An electromagnetic forming method is disclosed which effects desired forming on a given workpiece by disposing on the surface of the workpiece a driver obtained by superposing a highly electroconductive metal foil repeatedly over itself, opposing a primary coil to the driver, feeding electric current for forming to the primary coil thereby generating induced current in the driver, and allowing the workpiece to be formed by the resultant repulsive force exerted between the driver and the primary coil.

Description

BACKGROUND OF THE INVENTION

1. Field of the Invention

This invention relates to an electromagnetic forming method by use of a driver. This forming embraces a geometrical correction which entails substantially no dimensional change.
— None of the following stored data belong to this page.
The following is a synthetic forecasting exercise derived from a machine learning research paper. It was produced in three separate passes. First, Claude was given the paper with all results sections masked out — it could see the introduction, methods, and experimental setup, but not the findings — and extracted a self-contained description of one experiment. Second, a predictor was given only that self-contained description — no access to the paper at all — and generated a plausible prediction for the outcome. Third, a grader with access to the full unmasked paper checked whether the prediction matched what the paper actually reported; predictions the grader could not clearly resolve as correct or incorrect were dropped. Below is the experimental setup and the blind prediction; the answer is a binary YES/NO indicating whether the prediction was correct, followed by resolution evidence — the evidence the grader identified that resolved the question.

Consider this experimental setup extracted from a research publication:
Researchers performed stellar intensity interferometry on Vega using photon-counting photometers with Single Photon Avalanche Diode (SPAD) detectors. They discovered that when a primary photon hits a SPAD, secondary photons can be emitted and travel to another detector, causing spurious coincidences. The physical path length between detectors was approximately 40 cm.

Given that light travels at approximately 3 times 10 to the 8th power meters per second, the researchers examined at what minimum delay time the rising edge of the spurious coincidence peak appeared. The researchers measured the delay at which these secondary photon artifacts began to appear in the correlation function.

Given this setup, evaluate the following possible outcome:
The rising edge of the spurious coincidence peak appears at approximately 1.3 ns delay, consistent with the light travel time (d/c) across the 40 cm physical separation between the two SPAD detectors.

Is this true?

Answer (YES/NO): YES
The term "driver" as used regarding this invention means a highly electroconductive material which is formed in conjunction with a workpiece.

2. Description of the Prior Art

When the electric current flowing through a conductor is varied, the intensity of the magnetic field generated around the conductor is also varied. When another conductor exists in the magnetic field so varied, an induced current flows through that conductor in the direction impeding the variation of the magnetic field. Consequently, the electric current is affected by the force (Lorentz force) according with Flemming's left-hand rule. The method of forming an object by the use of this force is called electromagnetic forming. To be specific, when electric energy is supplied to a primary coil, an induced current is produced in a secondary coil (workpiece) and the repulsive force consequently generated between the primary coil and the workpiece effects desired forming of the workpiece.
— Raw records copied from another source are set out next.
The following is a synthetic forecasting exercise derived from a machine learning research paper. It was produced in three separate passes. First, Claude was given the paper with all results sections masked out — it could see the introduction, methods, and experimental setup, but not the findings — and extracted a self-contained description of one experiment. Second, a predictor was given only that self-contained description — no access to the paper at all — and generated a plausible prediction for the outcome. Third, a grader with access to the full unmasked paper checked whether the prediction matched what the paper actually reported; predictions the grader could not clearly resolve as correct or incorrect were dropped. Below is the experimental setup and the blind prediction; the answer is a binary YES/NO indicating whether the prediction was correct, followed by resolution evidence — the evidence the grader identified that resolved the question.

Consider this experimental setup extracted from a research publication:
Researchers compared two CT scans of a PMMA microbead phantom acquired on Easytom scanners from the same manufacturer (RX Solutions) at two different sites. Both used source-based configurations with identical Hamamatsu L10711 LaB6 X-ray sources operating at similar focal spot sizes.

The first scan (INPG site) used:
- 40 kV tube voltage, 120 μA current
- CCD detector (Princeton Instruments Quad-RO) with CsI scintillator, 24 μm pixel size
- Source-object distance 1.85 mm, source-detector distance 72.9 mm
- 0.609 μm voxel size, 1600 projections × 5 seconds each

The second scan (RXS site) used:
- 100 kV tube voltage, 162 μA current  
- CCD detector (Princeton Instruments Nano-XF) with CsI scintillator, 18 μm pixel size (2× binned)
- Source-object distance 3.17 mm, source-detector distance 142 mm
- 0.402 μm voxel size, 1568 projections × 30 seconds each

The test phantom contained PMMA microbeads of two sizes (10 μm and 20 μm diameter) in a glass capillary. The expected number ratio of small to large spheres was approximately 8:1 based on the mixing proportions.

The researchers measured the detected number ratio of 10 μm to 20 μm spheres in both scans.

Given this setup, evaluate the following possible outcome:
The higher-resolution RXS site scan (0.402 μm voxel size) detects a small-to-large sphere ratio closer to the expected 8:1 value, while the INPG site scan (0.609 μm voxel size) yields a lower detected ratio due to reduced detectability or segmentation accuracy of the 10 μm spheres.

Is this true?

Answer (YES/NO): NO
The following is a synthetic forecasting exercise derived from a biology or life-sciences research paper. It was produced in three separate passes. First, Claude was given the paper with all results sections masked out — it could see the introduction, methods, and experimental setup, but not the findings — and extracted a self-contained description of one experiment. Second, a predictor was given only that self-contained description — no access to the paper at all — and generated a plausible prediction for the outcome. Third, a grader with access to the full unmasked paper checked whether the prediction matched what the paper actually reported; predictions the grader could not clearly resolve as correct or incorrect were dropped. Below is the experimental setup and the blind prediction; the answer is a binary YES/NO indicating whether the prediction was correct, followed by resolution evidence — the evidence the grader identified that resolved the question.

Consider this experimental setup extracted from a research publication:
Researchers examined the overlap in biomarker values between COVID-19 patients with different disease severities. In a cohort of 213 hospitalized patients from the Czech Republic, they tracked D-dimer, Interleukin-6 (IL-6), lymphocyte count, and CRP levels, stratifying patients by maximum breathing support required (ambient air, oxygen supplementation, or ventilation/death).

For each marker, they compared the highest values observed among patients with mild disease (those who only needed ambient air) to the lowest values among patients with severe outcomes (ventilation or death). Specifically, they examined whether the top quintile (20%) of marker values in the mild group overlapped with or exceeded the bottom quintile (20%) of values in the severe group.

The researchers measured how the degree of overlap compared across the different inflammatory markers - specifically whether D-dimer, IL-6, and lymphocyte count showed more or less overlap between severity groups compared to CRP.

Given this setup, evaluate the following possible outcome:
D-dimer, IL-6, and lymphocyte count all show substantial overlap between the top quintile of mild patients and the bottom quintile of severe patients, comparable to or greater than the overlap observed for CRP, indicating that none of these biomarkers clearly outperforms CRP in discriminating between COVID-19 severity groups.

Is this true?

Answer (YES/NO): YES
Electromagnetic forming is characterized in that the forming is effected at an extremely high speed of within 1 ms, the forming force is allowed to act on the workpiece without contact, the forming can easily be controlled and automated as compared with any other high-energy rate forming method, and the forming can be carried out with a simple metal die without inevitably requiring a male die. Electromagnetic forming is capable of bulging or swaging a tubular material, fastening a flange around a tubular material, boring holes in a tubular material, forming a plate-like material. (High-Velocity Forming of Metals; Revised Edition, Manufacturing Data Series, The American Society of Tool and Manufacturing Engineers, 1968.)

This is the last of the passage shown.